PAGE TEXT:
════════

Mr. Baines and others question why government isn’t doing more to protect the area’s arable land.

“The whole idea of the Agricultural Land Reserve is there is a higher law than just letting people do whatever they want with land, particularly if you want to preserve farmland,” Mr. Baines says.

Kerry Starchuk and Paul Milaire stand nearby, with Mr. Milaire’s video camera running. The duo is making their latest in a series of videos about the transformation of Richmond, a change so staggering that it has drawn media interest from around the world. Ms. Starchuk and Mr. Milaire hope their work will stir the debate closer to home.

“There is a lot of stuff not being talked about, so we thought that by speaking with residents, which we do in these videos, we can show what is happening on the ground and what they’re dealing with, what they’re feeling,” says Mr. Milaire, who purchased a Richmond townhouse with his wife. His parents still live in the Richmond house where he grew up.

Ms. Starchuk is an outspoken, take-charge citizen activist and Mr. Milaire is a 29-year-old educational media producer who’s deeply worried about the future of his city. Mr. Milaire had seen Ms. Starchuk on the news and reached out, suggesting they work together to raise awareness with the Changing Richmond Facebook page, which is where they post their videos. They’ve produced several so far, talking to Richmond residents about how they feel about such rapid change. And the stories are bleak.

════════

EXERCISE DATA:
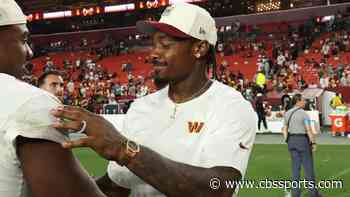 How Stefon Diggs' history with young QBs could shape Jayden Daniels, Commanders' season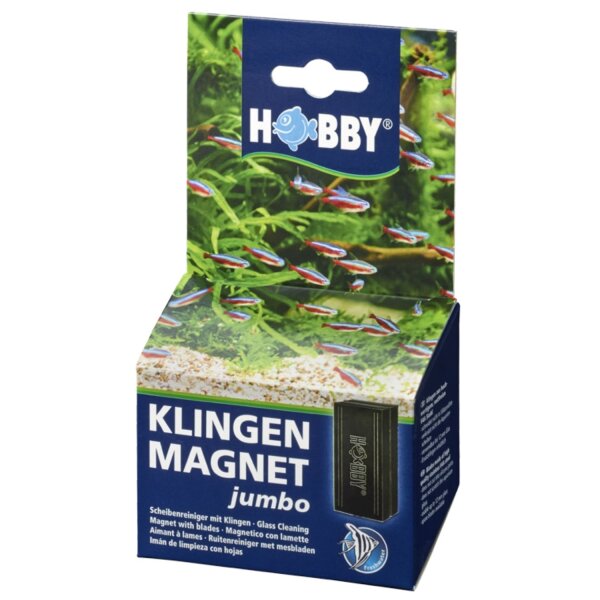 HOBBY Klingenmagnet Jumbo, Scheibenreiniger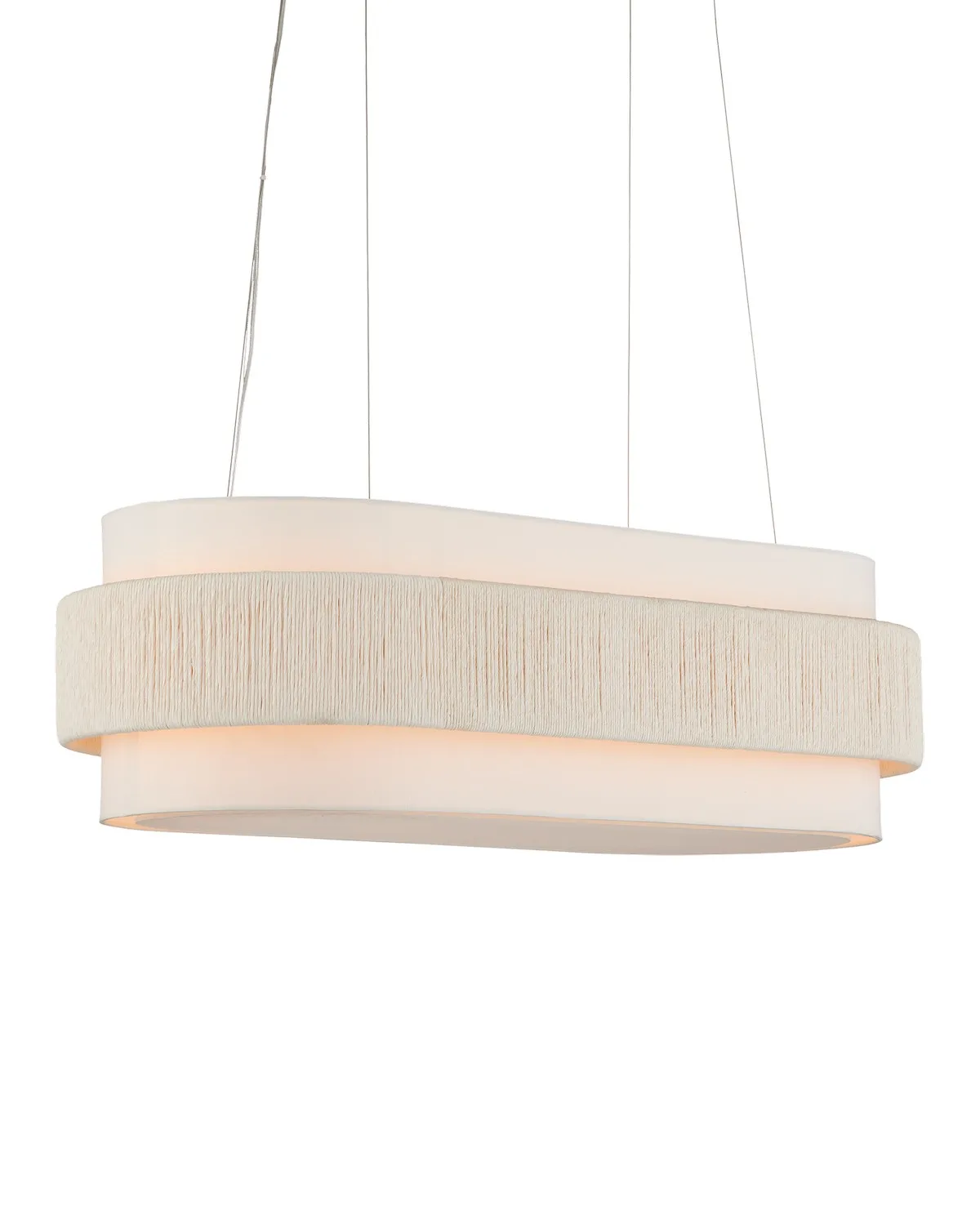 Monreale Five Light Oval Chandelier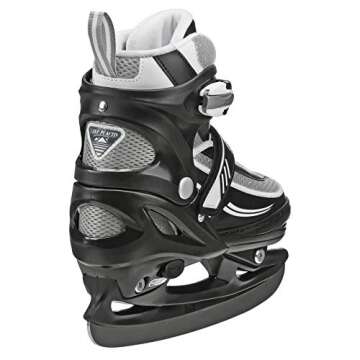 Lake Placid Summit Boy's Adjustable Ice Skate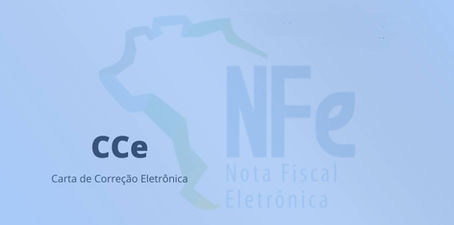 Carta de correção de nota fiscal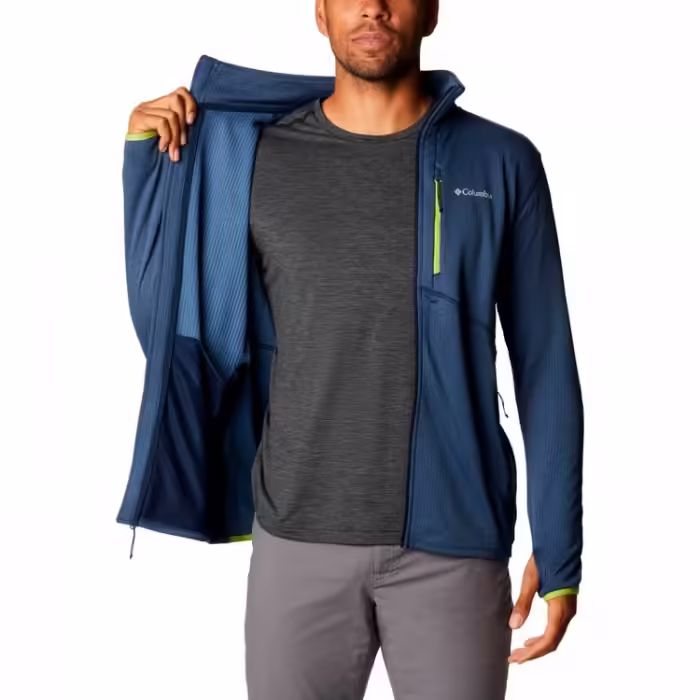 Толстовка Columbia Park View Fleece Full Zip - 6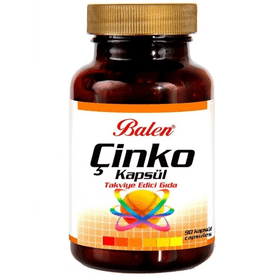 Balen Çinko 2x90 Kapsül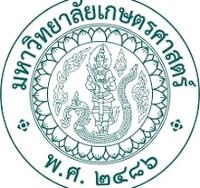 Kasetsart University logo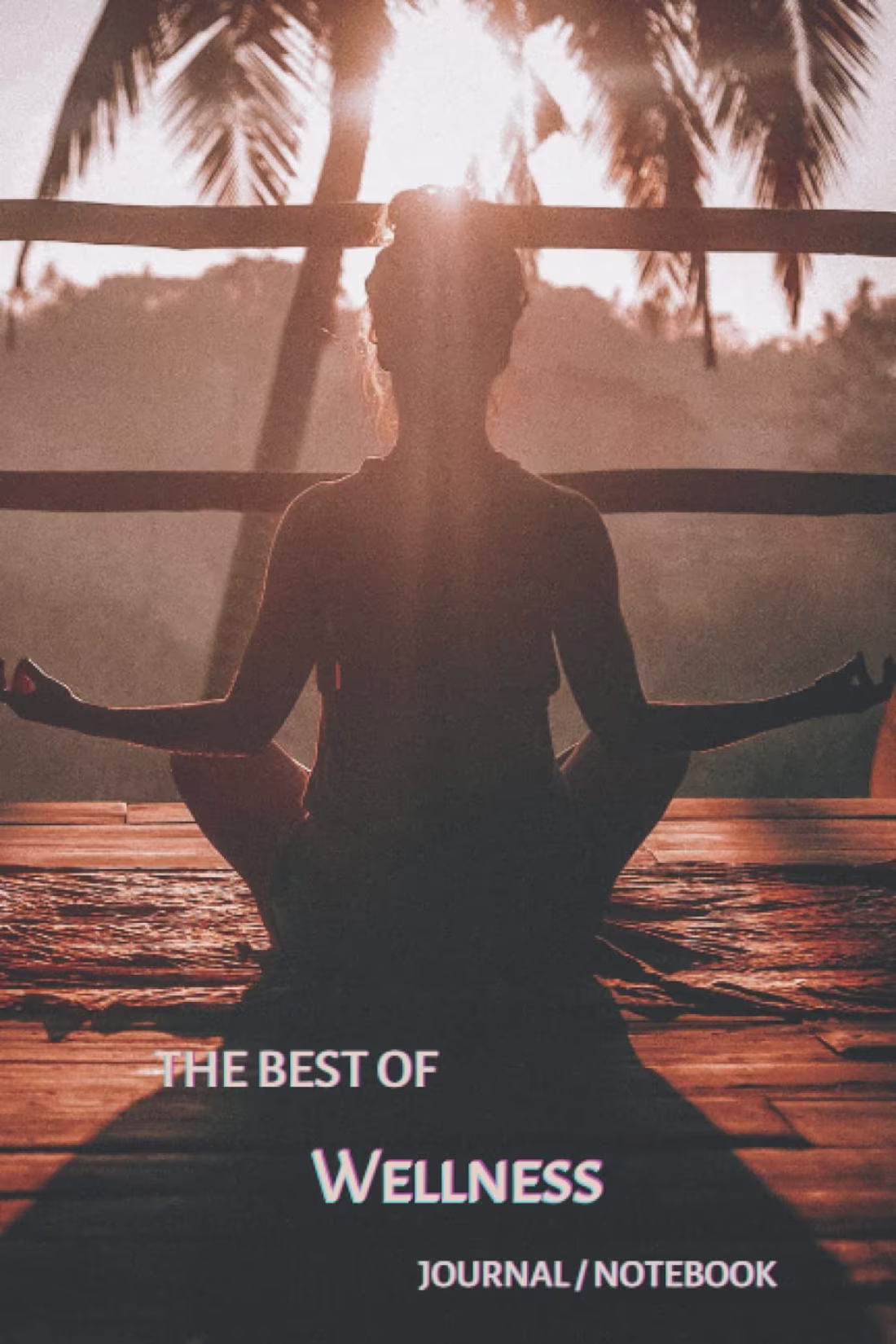 Cover image for Wellness Journal 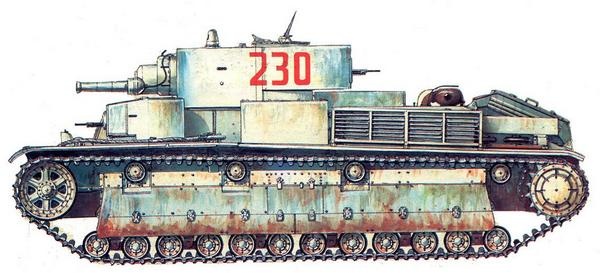 Средний танк Т-28 Средний танк Т-28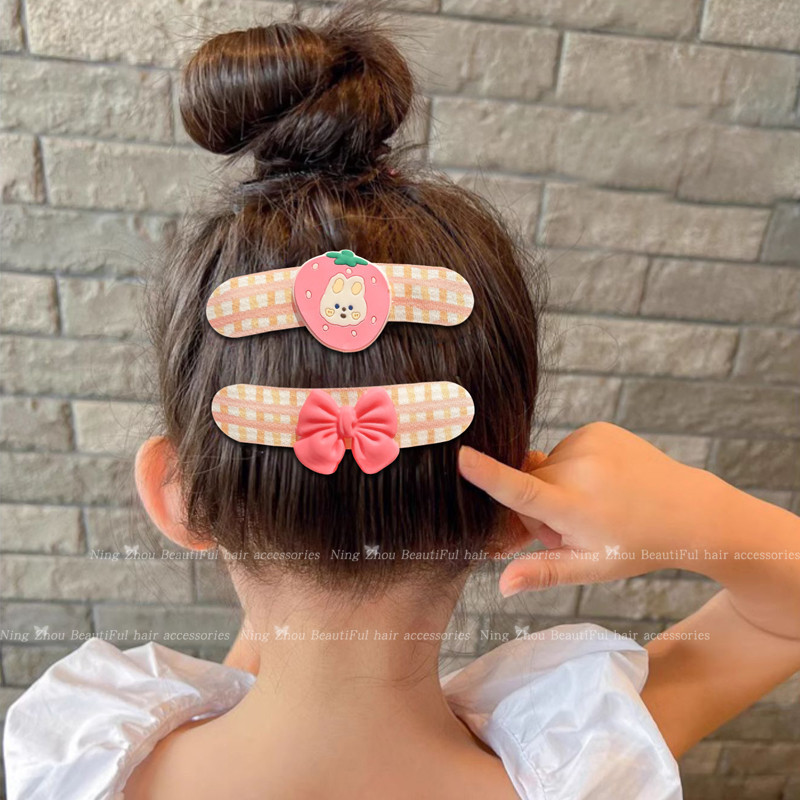 สติ๊กเกอร์การ์ตูนน่ารักสำหรับเด็ก และอุปกรณ์แต่งผมแบบมายากล - รูปที่ 3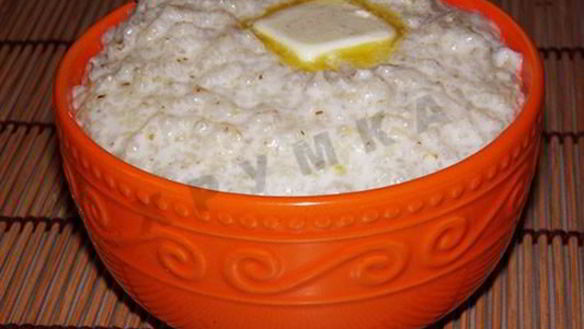 Рецепт Ячневая каша в мультиварке на молоке классическая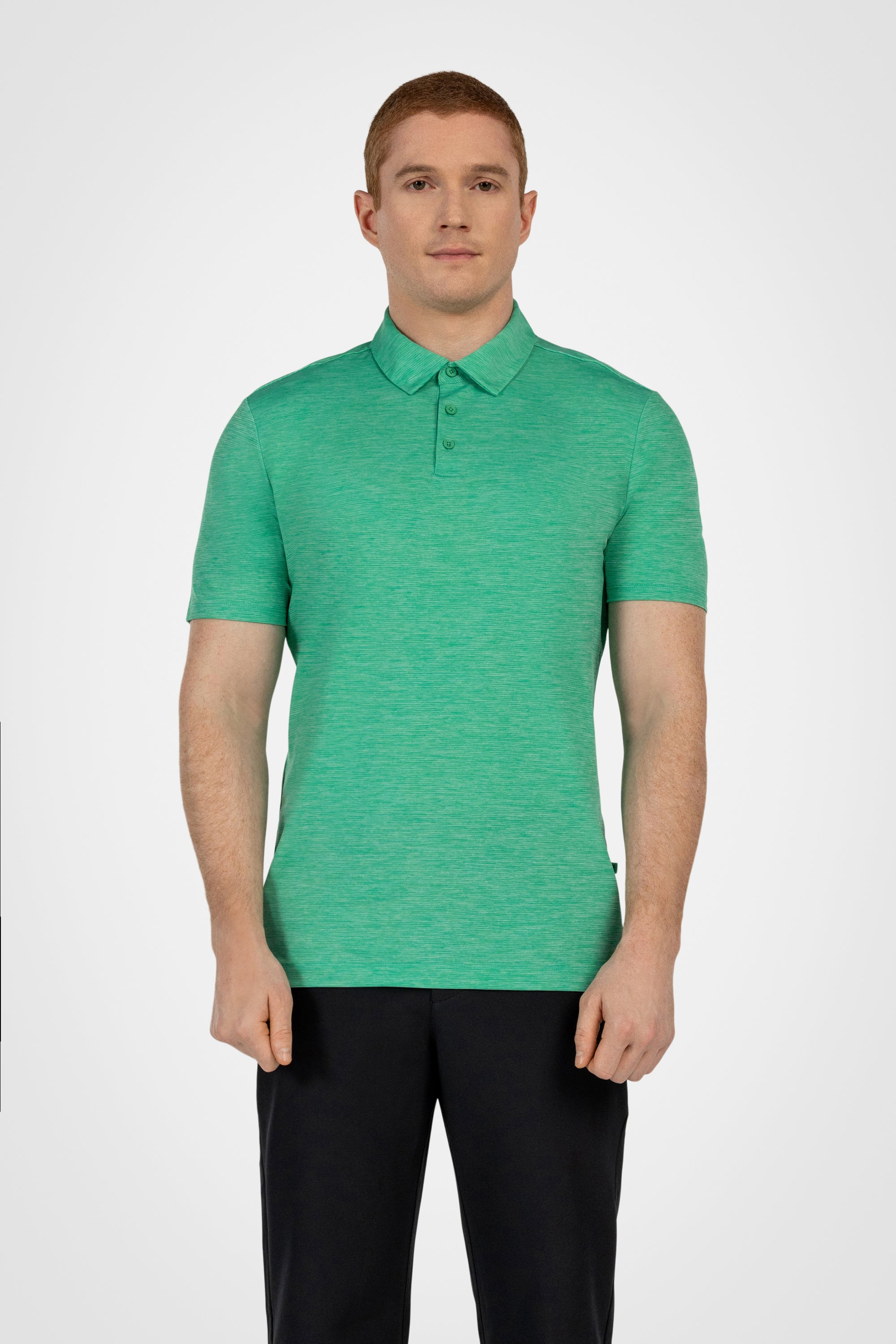 Pro Stripe Polo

════════

BRIEF: According to the text about changing Richmond, where do Ms. Starchuk and Mr. Milaire post their videos? The entries are not used in what comes next.

RESULT FOR THIS EXERCISE: They post them on the Changing Richmond Facebook page.